R Kasivisvanathan et al, [9] designed a study to identify the value of TEG-PM testing in patients taking clopidogrel within 7 days of non-cardiac surgery. These researchers determined an optimal ADP-PRI cut-off of 34 per cent, which was identified to assist with decision-making with regard to proceeding with or cancelling elective surgery. The use of TEG-PM testing could prevent significant bleeding complications and unnecessary cancellations [9]. In 2018 Chandrasekaran et al, [10] designed a study, which recruited neurology patients, to evaluate TEG-PM in patients with spontaneous intracerebral hemorrhages on aspirin and/or clopidogrel who receive platelet transfusions. TEG-PM is not an effective measure of platelet inhibition in spontaneous intracerebral hemorrhages patients who were on antiplatelet medications, and one cannot rely on this test as an indication for platelet transfusions, moreover there were no correlation between hemorrhage expansion and platelets inhibition. One year later, Arora et al, [11] checked the role of TEG-PM in acute ischemic stroke (AIS) patients and her findings support that ADP inhibition may be involved in the pathophysiology of AIS. TEG-PM is highly sensitive for the presence of a radiographically confirmed stroke. TEG-PM may be a useful diagnostic tool in evaluation of stroke, similar to its use in other settings, particularly trauma, and should be considered to be a routine test in initial stroke evaluation.

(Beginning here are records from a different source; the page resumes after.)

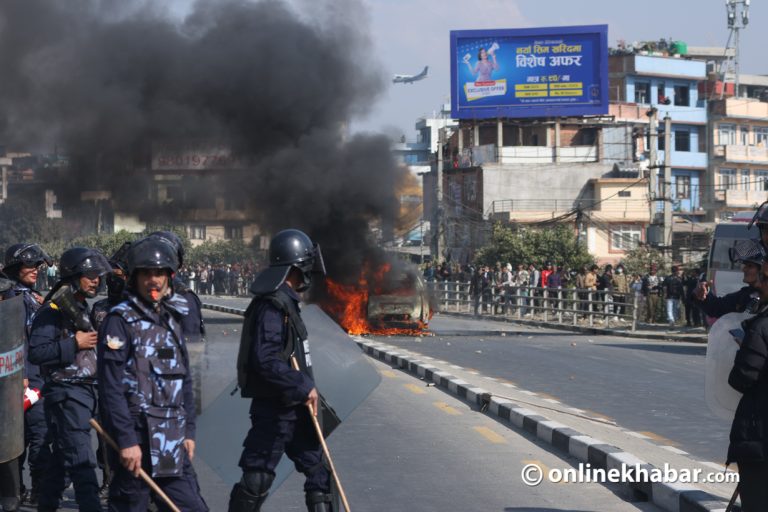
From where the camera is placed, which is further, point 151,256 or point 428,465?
point 428,465

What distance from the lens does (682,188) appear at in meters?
60.1

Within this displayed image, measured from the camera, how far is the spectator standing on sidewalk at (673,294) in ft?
81.5

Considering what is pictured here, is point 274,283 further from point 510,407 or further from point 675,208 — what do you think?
point 675,208

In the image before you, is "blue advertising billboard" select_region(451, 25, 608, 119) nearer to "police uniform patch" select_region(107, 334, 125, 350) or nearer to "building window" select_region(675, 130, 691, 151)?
"building window" select_region(675, 130, 691, 151)

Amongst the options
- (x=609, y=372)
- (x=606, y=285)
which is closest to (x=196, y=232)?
(x=606, y=285)

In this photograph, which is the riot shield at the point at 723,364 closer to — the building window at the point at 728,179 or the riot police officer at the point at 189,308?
the riot police officer at the point at 189,308

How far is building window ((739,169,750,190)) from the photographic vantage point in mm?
58875

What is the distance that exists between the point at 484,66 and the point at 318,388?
153ft

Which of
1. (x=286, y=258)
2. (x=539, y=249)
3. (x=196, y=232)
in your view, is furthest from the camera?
(x=539, y=249)

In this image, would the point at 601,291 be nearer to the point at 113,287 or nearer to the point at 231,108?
the point at 231,108

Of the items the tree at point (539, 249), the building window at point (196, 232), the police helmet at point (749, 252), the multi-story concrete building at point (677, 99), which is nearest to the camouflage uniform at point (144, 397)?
the police helmet at point (749, 252)

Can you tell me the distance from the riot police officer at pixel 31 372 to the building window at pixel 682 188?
5608 cm

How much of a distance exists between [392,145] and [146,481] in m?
23.8

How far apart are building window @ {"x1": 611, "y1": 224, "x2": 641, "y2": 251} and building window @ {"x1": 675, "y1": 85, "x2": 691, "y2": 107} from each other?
12739mm
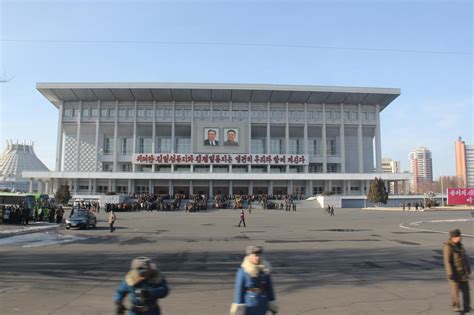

In 2021, Li et al, [12] evaluated the benefits of individualized antiplatelet regimens based on TEG-PM parameters for patients with aneurysmal subarachnoid hemorrhage who underwent stent-assisted coiling (SAC). This study proved that the individualized antiplatelet therapy based on TEG-PM parameters could reduce the bleeding risks of patients with aneurysmal subarachnoid hemorrhage after SAC without increasing the rates of thromboembolic events and unfavorable outcomes. It seems that there are currently groups among neurological patients that could use the potential of TEG PM, especially if we are interested in platelet aggregation depending on ADP or AA. Moreover, this assay measures clot strength, maximal amplitude, reflecting maximal platelet function, and detects the reduction in platelet function, presented as percentage inhibition, by both aspirin and clopidogrel. The standard for measuring platelet inhibition is light transmission aggregometry (LTA) [13]. However, LTA method is challenged for lacking standardization, time-consuming and complicated sample preparation, which limits its clinical routine. Although TEG might be more reflective of the physiologic character of a blood clot in vivo, its correlation with currently widely used platelet function testing has not been validated. The low analytical variation of the TEG-PM assay may reflect the use of whole blood, obviating pre-analytical and analytic factors such as platelet count and size, preparation of platelet rich plasma, including centrifugation steps. It seems that this test can benefit to prevent and reduce thromboembolic events. TEG-PM could be identified as parameters for tailor-individualized antiplatelet treatment designed to reduce ischemic events and bleeding. However, there is little consensus regarding how to adjust the antiplatelet regiment according to TEG-PM parameters. It is necessary to further investigate in order to search for new possibilities of using TEG PM tests in patients in neurology.